IV - La bataille de la Sikak

Abd el-Kader enrage d'avoir été par deux fois berné alors qu'il a une haute opinion de ses talents de tacti­cien. De surcroît il doit se venger de l'affront de Mascara et de sa fuite de Saf-Saf. Des dérobades de Bugeaud il conclut que celui-ci n'a pas confian­ce dans l'issue d'un combat avec lui et qu'il ne veut que ravitailler Tlemcen sans avoir à se mesurer à lui, aussi divise-t-il ses troupes en deux corps qui devront prendre les Français en tête et en queue quand ils seront dans les gorges de l'oued Isser. Et pourtant Bugeaud va le tromper une nouvelle fois en reprenant à l'inverse le même itinéraire que celui qui lui a réussi le 28 juin. Derrière une forte avant-garde que commande le colo­nel Combes, il quitte le camp de la Tafna le 4 juillet au soir en suivant la rive droite de la Tafna mais, après une vingtaine de kilomètres, il oblique brusquement à gauche sous le lieu-dit la « Pierre du Chat », grimpe sur le djebel Sbaa Chioukh par une forte pente qui en quelques kilomètres va des cotes 50 à 575, atteint le col et descend sur l'oued Isser où il va cam­per le 5 au soir, à environ trois kilo­mètres à l'est du confluent de l'oued Isser qui coule sensiblement nord-est sud-ouest avec l'oued Sikak qui, au contraire, venant des environs de Tlemcen, (où il porte le nom d'oued Safsaf) coule sud-est nord-ouest. Les rives de ces deux oueds sont bor­dées de falaises abruptes qu'on ne peut franchir que par de rares cou­pures et par des gués.
Ce même soir du 5 juillet, Abd el-Kader campe sur la rive gauche de l'oued Isser cependant qu'un fort parti de cavalerie sous les ordres de Ben Nouna campe aussi sur la rive gauche de l'oued Isser mais à quatre kilomètres à l'est du camp de Bugeaud qui comprend la manœuvre dirigée contre sa colonne. Elle sera attaquée de flanc par les réguliers de l'Emir et sur ses arrières par la cava­lerie de Ben Nouna. Il peut donc à son tour monter sa propre manœuvre d'où découle l'ordre du jour qu'il fait lire à la troupe : « Vous serez atta­qués demain dans votre marche. Vous saurez un temps souffrir des insultes de l'ennemi et vous vous bor­nerez à le contenir mais dès que je pourrai jeter le convoi dans Tlemcen, vous prendrez votre revanche, vous marcherez à lui et vous le précipiterez dans les ravins de l'Isser, de la Sikak ou de la Tafna ».

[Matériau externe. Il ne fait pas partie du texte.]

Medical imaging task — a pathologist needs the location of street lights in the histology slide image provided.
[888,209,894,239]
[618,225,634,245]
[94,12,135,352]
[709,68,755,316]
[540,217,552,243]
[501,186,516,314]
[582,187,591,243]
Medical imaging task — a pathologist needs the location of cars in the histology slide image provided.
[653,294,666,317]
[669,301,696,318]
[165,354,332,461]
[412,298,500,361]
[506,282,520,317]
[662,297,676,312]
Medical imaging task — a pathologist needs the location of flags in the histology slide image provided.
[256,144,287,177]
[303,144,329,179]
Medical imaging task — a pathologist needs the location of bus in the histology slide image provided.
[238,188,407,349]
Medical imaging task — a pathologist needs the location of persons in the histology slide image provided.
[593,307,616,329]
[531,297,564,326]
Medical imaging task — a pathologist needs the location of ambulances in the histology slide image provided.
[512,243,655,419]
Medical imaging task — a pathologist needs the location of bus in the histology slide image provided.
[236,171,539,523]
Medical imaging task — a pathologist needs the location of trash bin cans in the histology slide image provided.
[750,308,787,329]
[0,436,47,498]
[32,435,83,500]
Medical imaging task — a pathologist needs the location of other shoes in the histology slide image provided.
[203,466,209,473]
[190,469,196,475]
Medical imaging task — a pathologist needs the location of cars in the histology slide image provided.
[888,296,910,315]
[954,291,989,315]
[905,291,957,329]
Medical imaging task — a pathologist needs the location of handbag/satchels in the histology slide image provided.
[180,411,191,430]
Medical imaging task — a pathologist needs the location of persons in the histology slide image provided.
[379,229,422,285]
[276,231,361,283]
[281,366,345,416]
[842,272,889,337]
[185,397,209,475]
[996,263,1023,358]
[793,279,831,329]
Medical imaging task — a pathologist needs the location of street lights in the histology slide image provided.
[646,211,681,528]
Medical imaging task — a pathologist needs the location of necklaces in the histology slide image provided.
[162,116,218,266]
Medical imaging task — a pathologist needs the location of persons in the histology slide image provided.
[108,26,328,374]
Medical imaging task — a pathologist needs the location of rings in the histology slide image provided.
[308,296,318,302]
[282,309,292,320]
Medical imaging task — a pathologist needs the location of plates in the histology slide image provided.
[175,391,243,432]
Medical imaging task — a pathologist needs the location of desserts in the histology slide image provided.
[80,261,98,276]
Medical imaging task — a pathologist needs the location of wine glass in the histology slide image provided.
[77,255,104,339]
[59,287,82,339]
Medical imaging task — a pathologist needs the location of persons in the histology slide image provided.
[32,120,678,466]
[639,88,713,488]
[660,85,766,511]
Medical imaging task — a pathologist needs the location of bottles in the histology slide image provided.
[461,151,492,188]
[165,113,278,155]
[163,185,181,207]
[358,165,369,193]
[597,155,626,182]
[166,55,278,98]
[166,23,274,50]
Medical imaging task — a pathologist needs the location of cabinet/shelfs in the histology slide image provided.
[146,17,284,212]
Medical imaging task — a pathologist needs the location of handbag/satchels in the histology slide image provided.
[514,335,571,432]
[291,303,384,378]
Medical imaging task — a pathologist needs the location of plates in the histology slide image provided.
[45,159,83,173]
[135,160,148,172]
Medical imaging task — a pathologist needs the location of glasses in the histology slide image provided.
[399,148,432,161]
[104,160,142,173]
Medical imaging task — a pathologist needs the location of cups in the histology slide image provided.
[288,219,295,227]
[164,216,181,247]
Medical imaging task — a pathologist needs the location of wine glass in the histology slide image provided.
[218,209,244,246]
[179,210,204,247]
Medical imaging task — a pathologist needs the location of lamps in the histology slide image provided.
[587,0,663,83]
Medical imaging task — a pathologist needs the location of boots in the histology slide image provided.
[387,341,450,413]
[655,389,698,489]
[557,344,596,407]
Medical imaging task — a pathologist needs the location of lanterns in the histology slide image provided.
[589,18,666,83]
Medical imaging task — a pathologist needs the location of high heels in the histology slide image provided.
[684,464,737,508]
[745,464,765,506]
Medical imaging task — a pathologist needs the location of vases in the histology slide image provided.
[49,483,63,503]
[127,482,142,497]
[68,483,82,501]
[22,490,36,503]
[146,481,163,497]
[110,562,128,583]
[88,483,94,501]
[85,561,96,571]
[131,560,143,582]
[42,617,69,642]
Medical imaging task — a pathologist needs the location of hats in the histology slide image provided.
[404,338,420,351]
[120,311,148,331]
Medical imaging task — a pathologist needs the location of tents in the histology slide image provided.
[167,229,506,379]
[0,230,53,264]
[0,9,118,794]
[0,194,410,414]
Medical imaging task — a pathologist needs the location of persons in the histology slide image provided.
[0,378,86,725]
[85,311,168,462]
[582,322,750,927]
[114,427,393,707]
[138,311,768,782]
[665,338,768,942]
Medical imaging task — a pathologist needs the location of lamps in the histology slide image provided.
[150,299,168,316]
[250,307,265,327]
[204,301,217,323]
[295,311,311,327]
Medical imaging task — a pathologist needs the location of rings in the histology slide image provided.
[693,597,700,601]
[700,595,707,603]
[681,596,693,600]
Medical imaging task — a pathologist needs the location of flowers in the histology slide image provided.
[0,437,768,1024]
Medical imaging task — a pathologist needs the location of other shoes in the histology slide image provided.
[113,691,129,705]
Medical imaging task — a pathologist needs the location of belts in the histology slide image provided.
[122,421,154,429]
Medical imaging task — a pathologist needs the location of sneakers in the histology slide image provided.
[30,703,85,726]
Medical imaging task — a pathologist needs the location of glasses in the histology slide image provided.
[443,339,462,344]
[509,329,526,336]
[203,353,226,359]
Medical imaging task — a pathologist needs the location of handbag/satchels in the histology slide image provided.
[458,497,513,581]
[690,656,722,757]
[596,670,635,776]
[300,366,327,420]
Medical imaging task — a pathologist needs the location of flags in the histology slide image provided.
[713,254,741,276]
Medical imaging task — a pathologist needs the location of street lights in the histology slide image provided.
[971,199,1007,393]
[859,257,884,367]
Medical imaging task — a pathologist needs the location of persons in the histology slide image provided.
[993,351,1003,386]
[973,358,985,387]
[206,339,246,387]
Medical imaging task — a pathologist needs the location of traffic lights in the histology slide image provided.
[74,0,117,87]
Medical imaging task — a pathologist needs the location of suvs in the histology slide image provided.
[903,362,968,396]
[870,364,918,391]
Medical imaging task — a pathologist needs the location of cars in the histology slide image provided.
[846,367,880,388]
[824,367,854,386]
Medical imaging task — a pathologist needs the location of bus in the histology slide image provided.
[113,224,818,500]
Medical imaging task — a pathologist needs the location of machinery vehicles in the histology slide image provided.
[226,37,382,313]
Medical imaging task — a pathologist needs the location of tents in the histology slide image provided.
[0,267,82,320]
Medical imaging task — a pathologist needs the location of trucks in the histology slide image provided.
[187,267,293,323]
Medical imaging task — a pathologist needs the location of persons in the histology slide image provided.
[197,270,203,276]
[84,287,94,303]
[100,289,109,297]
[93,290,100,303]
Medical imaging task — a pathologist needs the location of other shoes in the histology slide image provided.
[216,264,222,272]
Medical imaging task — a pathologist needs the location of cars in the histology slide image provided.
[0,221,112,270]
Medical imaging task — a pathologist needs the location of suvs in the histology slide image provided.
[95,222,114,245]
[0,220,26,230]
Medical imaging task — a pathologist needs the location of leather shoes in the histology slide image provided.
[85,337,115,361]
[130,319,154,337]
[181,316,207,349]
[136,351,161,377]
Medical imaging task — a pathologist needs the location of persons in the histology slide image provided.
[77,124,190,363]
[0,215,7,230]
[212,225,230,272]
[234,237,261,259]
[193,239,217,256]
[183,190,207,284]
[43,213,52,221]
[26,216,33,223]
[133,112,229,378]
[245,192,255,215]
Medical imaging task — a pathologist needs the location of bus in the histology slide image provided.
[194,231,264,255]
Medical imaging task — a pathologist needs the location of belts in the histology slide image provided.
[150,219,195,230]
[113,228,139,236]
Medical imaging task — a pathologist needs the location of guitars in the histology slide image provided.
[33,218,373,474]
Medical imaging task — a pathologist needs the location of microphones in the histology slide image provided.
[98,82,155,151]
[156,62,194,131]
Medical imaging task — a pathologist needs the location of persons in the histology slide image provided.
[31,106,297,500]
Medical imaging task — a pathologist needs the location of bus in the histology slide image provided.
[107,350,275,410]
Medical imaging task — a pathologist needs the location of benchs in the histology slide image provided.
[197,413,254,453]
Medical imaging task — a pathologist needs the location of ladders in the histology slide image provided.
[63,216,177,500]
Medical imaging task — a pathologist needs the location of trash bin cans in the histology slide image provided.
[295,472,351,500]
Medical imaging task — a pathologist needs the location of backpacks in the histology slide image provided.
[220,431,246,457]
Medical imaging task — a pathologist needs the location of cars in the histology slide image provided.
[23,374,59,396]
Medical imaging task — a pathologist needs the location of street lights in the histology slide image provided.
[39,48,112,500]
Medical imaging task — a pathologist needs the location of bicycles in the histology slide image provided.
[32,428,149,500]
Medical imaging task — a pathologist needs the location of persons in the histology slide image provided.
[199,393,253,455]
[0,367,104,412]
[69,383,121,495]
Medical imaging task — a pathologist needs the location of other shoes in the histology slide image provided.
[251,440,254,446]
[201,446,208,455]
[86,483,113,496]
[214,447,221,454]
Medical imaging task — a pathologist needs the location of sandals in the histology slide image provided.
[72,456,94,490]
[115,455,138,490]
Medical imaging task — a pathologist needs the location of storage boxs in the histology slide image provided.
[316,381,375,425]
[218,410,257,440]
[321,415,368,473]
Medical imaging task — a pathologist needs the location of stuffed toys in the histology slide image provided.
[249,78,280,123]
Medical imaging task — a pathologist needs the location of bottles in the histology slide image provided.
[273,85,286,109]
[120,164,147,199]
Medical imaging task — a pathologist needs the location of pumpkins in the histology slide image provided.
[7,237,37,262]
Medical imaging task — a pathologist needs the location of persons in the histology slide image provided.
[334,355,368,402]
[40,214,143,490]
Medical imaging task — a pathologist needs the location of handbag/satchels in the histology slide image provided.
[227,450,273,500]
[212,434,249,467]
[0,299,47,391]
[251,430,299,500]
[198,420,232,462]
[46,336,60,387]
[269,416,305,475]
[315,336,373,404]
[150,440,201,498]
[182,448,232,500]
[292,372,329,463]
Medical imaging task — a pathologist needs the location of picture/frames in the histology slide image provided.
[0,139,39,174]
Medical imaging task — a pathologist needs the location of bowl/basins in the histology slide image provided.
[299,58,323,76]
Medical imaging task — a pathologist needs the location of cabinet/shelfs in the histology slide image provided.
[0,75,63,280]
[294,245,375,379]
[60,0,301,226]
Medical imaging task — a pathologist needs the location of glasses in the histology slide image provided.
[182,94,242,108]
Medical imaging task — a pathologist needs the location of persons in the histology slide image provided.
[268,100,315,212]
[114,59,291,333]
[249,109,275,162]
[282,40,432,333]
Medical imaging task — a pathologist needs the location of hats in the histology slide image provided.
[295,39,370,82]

Le 6, à trois heures du matin, la colonne Bugeaud s'ébranle pour venir passer la Sikak à gué mais avant que cette opération ne soit terminée elle voit apparaître sur ses arrières la cavalerie de Ben Nouna. Contre elle Bugeaud détache les Douaïrs de Mustafa ben Ismaïl, un escadron de chasseurs d'Afrique et un bataillon du 24e de ligne avec pour mission de contenir cette cavalerie si possible à l'est de la coupure du Chabet Slimane puis, derrière cette flanc-garde et sur la rive droite de la Sikak il place le bataillon d'Afrique et un bataillon du 24e de ligne avec les quatre esca­drons de chasseurs d'Afrique.
Le convoi progresse encadré à l'avant-garde par deux bataillons du 23e, à l'arrière-garde par deux bataillons du 62e, à droite par deux bataillons du 17e et un du 47e et enfin à gauche par les Coulouglis de Tlemcen.
A peine le convoi a-t-il achevé sa traversée de l'oued Sikak que l'on voit apparaître sur le plateau, à l'ouest de l'oued Timehaït la cavalerie d'Abd el-Kader flanquée à sa gauche d'un fort contingent de fantassins kabyles der­rière lesquels s'avancent les réguliers de l'émir. Bugeaud modifie en consé­quence son dispositif, rappelle sur la rive gauche son arrière-garde, fait encadrer le convoi par deux lignes obliques d'infanterie, à droite deux bataillons du 23e et un demi-bataillon de bat'd'Af, à gauche deux bataillons du 62e, deux du 24e et l'autre demi-bataillon de l'infanterie légère d'Afrique. Le convoi est en outre sous la protection du capitaine Cavaignac et de ses Coulouglis.
A l'ouest de cette formation en triangle il place deux bataillons du 17e et un du 42e avec entre eux les cinq escadrons de chasseurs d'Afrique en colonne d'escadrons. Ils s'avancent et, s'ouvrant en éventail, font une pre­mière charge à fond qui ébranle la cavalerie d'Abd el-Kader mais tirés de flanc par les fantassins kabyles, ils doivent rétrograder et se reformer derrière les deux obusiers de mon­tagne.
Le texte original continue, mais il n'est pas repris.